**Description of the task**
Give back the text of every item below unchanged, leaving out the pictures.

______

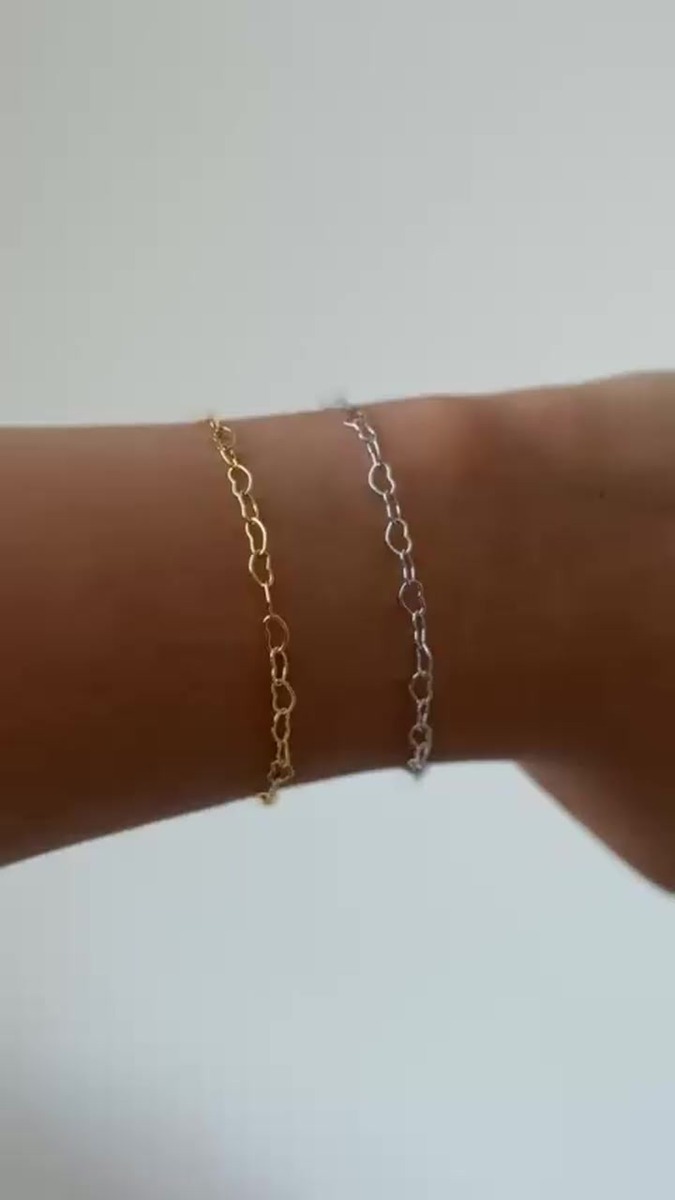 PULSEIRA DE ELOS DE CORAÇÃO - PRIME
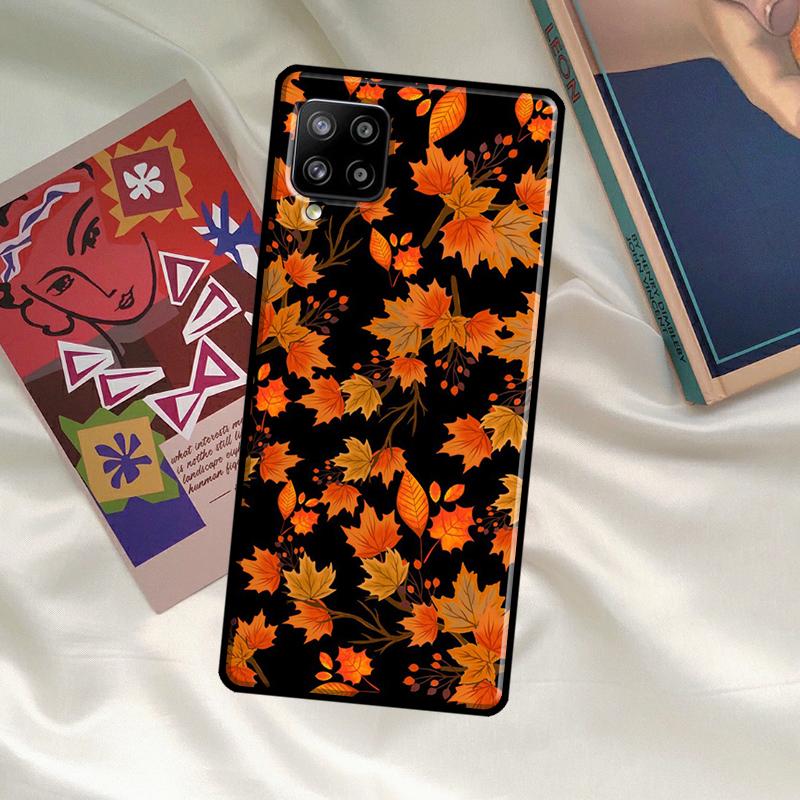 Autumn Leaves Fall Pumpkin Halloween Case For Samsung Galaxy A33 A13 A36 A56 A23 A52 A32 A12 A54 A34 A14 A16 A26 A53 A15 A35 A55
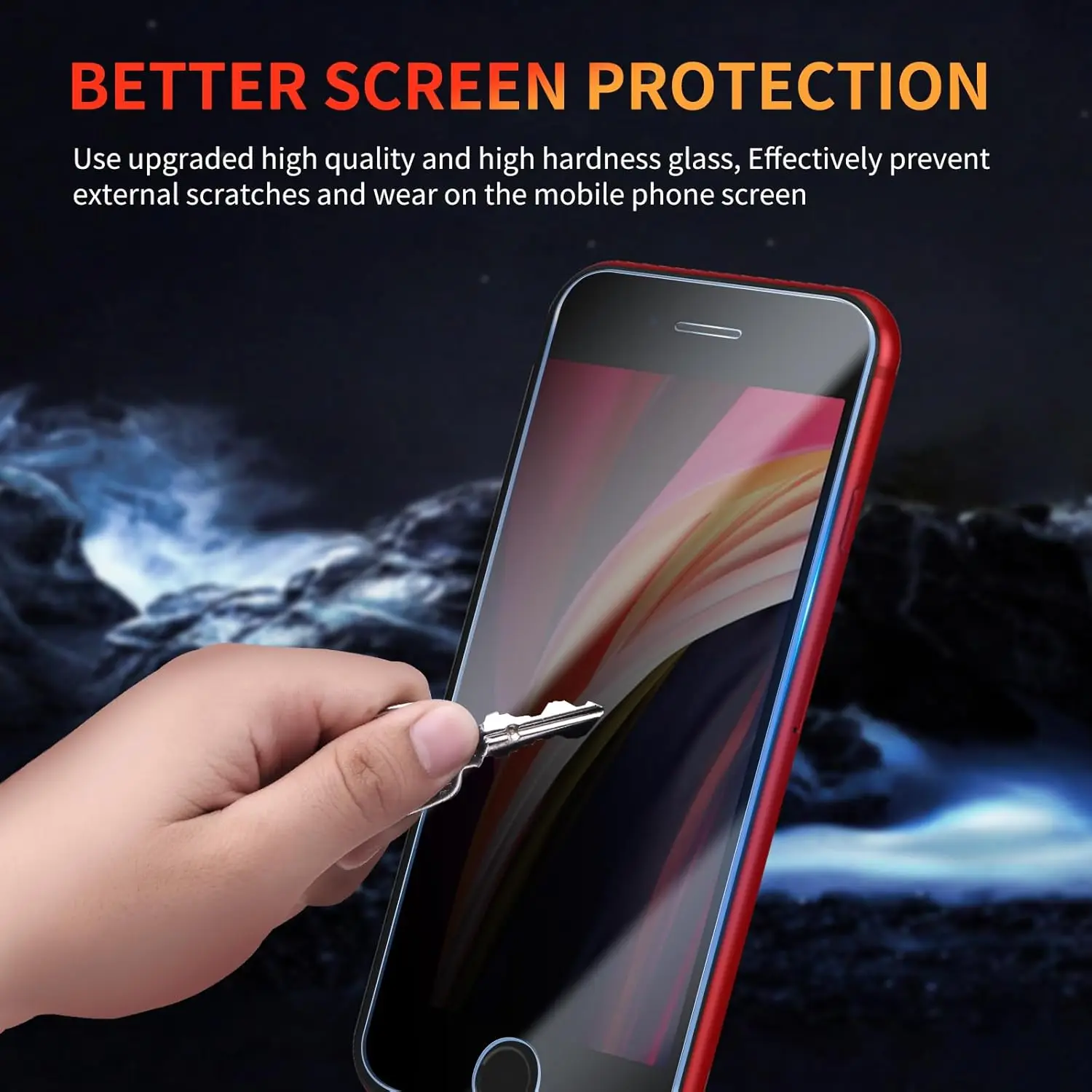 Triple Pack Privacy Tempered Glass Screen Protector - Anti-Spy Shield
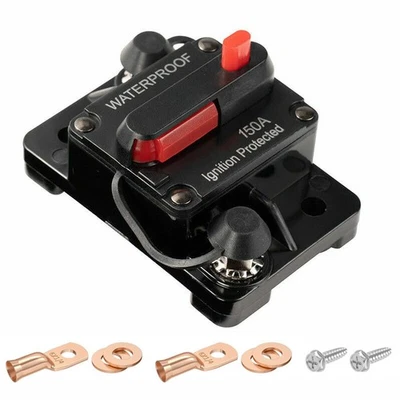 Waterproof Car Circuit Breaker Fuse Reset 30-300 Amp 12V-48V DC Car Boat Auto - Image 1 of 4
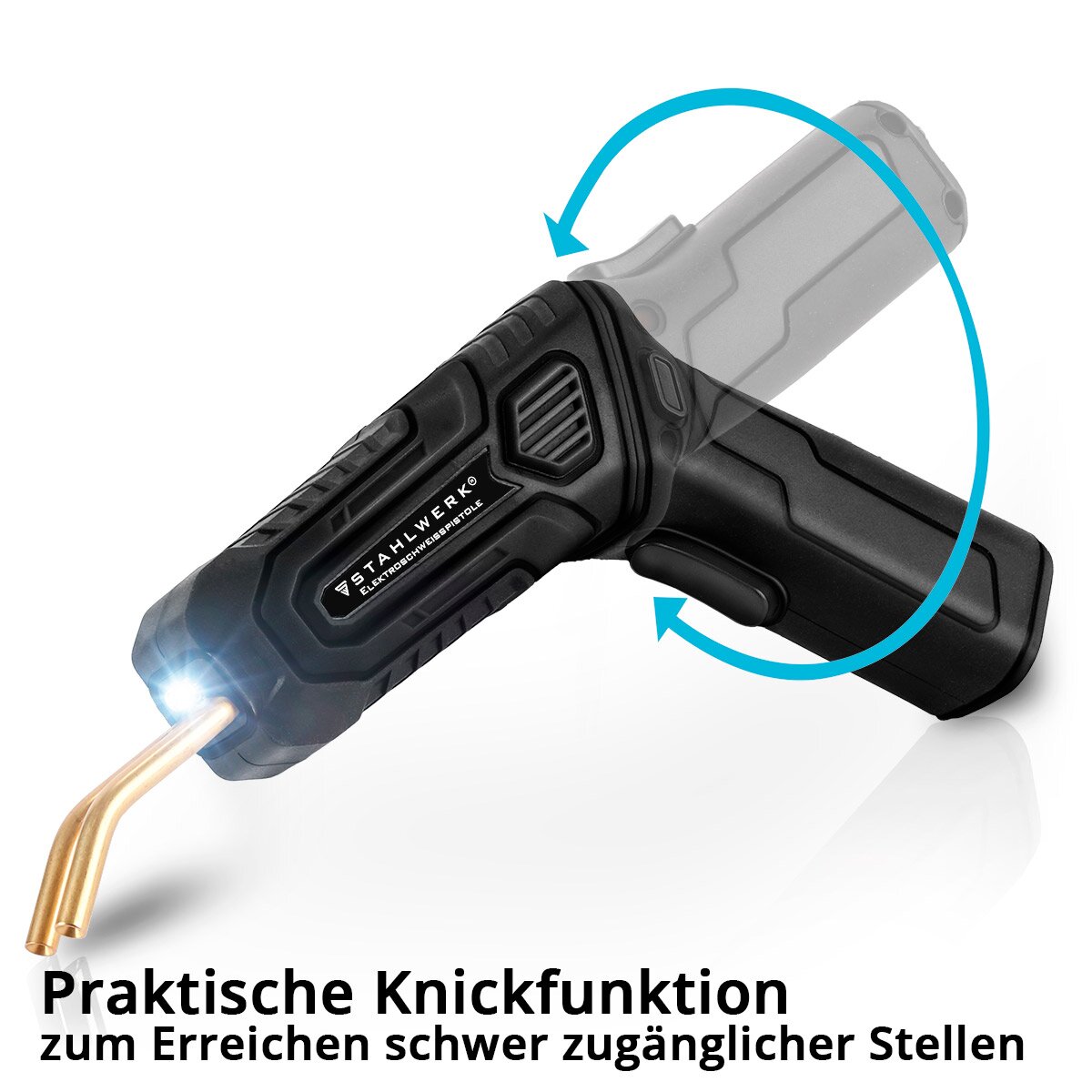 STAHLWERK Kunststoff Reparatur Set mit Akku-Kunststoff-Schweißgerät und 400 Schweißnägeln, Heißhefter | Dellenlifter | USB Smart Repair Ausbeulwerkzeug Set für Stoßstangen und Plastik-Bauteile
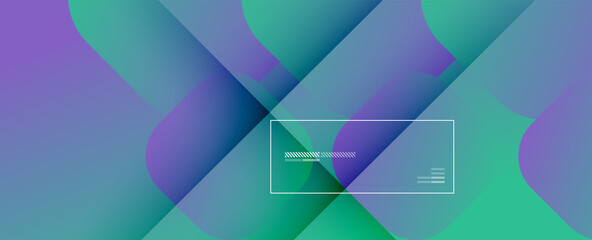 Square shapes composition geometric abstract background. 3D shadow effects and fluid gradients. Modern overlapping forms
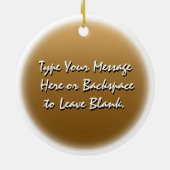 Hond Dog Ornament Aangepaste ontkleuring van de ho (Achterkant)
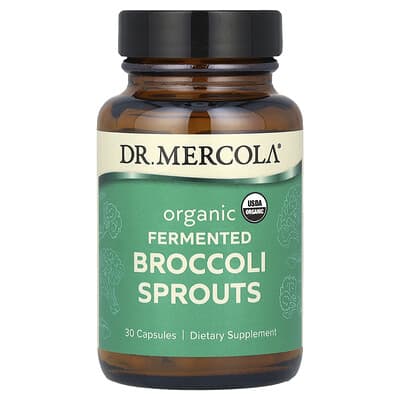 Dr. Mercola, Organic Fermented Broccoli Sprouts, 30 Capsules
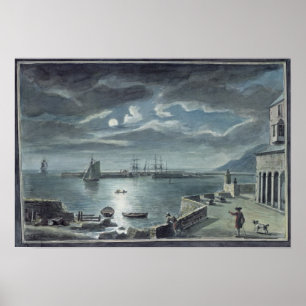 Der Hafen und das Cobb, Lyme Regis durch Poster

______

**Answer space**
 PULSEIRA DE ELOS DE CORAÇÃO - PRIME
 Autumn Leaves Fall Pumpkin Halloween Case For Samsung Galaxy A33 A13 A36 A56 A23 A52 A32 A12 A54 A34 A14 A16 A26 A53 A15 A35 A55
 Triple Pack Privacy Tempered Glass Screen Protector - Anti-Spy Shield
 Waterproof Car Circuit Breaker Fuse Reset 30-300 Amp 12V-48V DC Car Boat Auto - Image 1 of 4
 STAHLWERK Kunststoff Reparatur Set mit Akku-Kunststoff-Schweißgerät und 400 Schweißnägeln, Heißhefter | Dellenlifter | USB Smart Repair Ausbeulwerkzeug Set für Stoßstangen und Plastik-Bauteile
 Square shapes composition geometric abstract background. 3D shadow effects and fluid gradients. Modern overlapping forms
 Hond Dog Ornament Aangepaste ontkleuring van de ho (Achterkant)
 Dr. Mercola, Organic Fermented Broccoli Sprouts, 30 Capsules
 Der Hafen und das Cobb, Lyme Regis durch Poster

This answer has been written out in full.